§ KUTIPAN BACAAN:

=-=-=-=-=

Eko prihatin, karena maraknya aktivitas semacam itu telah menimbulkan kerugian ekonomi, sosial, dan teknis pada berbagai pihak di luar dan di dalam negeri. Dengan frekuensi kejadian dan kualitas kasus yang terus meningkat, Indonesia ditempatkan pada urutan tertinggi dalam soal kejahatan di internet, dan karena itu mendapat sanksi teknis dari otoritas internet internasional dan dimasukkan dalam daftar hitam, serta dikucilkan dari transaksi bisnis di internet.
Dengan itu, tambah Eko, citra bangsa dan negara Indonesia dalam pergaulan internasional pun ikut dirugikan. Pemerintah dalam hal ini lalu menghadapi tuntutan dari banyak negara untuk menanggulangi permasalahan ini. Kalau tidak ada upaya konkret, bukan tidak mungkin Indonesia akan menerima tekanan asing secara formal.

=-=-=-=-=

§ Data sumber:
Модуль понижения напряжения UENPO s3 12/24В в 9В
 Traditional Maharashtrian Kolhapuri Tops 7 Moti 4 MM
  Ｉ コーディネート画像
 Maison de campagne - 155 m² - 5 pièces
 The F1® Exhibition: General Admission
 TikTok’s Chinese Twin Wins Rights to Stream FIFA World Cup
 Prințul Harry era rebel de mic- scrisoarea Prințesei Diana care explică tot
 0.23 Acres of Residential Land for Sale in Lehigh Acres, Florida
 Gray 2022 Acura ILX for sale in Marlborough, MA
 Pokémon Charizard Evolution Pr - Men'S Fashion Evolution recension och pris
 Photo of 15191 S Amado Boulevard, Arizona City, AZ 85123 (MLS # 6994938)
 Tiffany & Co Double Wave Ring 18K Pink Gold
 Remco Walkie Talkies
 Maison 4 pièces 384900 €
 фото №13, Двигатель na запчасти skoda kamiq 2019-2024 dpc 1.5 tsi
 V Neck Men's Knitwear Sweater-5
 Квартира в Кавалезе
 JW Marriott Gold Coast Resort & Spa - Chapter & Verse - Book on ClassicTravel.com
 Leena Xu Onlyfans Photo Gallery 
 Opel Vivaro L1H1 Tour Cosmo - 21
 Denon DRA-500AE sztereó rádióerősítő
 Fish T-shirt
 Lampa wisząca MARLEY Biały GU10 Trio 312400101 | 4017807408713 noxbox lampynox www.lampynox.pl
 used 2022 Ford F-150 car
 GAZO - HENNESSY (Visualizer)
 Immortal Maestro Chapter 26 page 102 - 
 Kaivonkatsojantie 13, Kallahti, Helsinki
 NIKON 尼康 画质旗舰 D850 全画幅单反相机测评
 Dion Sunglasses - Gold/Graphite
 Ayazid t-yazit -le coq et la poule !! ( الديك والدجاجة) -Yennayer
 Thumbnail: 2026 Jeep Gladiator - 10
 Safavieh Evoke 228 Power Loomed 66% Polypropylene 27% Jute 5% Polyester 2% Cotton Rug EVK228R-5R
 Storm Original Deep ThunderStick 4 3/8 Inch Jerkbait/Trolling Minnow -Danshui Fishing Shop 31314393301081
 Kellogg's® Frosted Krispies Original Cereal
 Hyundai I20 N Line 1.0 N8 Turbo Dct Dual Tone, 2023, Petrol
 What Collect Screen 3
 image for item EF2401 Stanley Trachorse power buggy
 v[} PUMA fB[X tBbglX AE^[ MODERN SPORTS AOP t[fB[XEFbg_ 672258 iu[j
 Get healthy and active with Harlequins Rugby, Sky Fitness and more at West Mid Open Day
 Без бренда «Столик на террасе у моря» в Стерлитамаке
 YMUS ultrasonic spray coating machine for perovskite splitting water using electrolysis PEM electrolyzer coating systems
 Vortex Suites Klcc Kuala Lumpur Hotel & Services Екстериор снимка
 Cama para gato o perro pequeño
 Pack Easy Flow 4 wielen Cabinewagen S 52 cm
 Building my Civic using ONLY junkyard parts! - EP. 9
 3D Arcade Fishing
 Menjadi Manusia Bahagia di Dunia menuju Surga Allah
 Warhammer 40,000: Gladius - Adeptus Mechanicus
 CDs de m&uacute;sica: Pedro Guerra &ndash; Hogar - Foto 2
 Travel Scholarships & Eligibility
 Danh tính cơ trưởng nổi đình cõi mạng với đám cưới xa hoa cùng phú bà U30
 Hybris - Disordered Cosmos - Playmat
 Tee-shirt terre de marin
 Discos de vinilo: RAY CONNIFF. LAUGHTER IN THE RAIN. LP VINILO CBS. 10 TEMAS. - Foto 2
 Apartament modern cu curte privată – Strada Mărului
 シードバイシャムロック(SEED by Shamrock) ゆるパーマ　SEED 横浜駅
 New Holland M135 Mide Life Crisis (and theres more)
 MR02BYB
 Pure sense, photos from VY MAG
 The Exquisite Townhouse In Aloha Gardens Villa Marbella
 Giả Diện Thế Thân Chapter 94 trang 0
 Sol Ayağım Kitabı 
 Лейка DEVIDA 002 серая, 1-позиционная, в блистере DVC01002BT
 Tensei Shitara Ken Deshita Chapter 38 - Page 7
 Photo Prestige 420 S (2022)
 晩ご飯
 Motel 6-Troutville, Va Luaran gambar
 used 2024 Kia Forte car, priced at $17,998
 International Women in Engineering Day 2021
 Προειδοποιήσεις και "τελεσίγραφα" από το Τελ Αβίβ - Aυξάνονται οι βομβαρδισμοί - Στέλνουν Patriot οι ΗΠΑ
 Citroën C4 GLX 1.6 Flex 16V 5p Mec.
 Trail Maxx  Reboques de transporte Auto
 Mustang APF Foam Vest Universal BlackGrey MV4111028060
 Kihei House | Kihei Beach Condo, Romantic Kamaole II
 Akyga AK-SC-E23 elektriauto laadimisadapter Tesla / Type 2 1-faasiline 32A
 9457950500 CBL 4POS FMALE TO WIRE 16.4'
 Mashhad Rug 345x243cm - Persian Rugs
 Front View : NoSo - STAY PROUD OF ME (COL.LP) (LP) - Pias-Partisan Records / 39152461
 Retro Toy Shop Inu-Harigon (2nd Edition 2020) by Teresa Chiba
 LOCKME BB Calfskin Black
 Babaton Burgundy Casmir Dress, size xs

=-=-=-=-=

§ TUGAS LATIHAN:
**1.** Tolong jelaskan dalam satu hingga tiga kalimat alasan Indonesia mendapat sanksi teknis dari otoritas internet internasional menurut kutipan tentang kejahatan internet.
**2.** Lanjutkan kutipan tentang kejahatan internet di Indonesia mulai dari kalimat terakhirnya.

§ HASIL TUGAS:
**1.** Indonesia mendapat sanksi teknis karena ditempatkan pada urutan tertinggi dalam soal kejahatan di internet. Penempatan itu terjadi karena frekuensi kejadian dan kualitas kasusnya terus meningkat.

**2.**
Mandat
Eko bersedia menerima mandat yang diberikan oleh pemerintah, dalam hal ini Departemen Komunikasi dan Informatika, untuk mengelola pengamanan infrastruktur informasi karena ia tidak ingin Indonesia kehilangan potensi dan peluang yang muncul dari kemajuan internet. Sekarang ini, karena sering terjadinya pemalsuan, transaksi bisnis di internet dari dan ke Indonesia telah ditolak sehingga potensi ekonomi dalam negeri tidak dapat dipromosikan. Indonesia telah kehilangan kesempatan untuk mendapatkan manfaat dari perputaran bisnis di internet yang kini ditaksir sedikitnya 50 miliar dollar AS per tahun.
Kini, sebagai pimpinan ID-SIRTII, Eko bertugas mengamankan dan melindungi kepentingan publik, birokrasi/pemerintah, pendidikan, dan bisnis, yang terus meningkat.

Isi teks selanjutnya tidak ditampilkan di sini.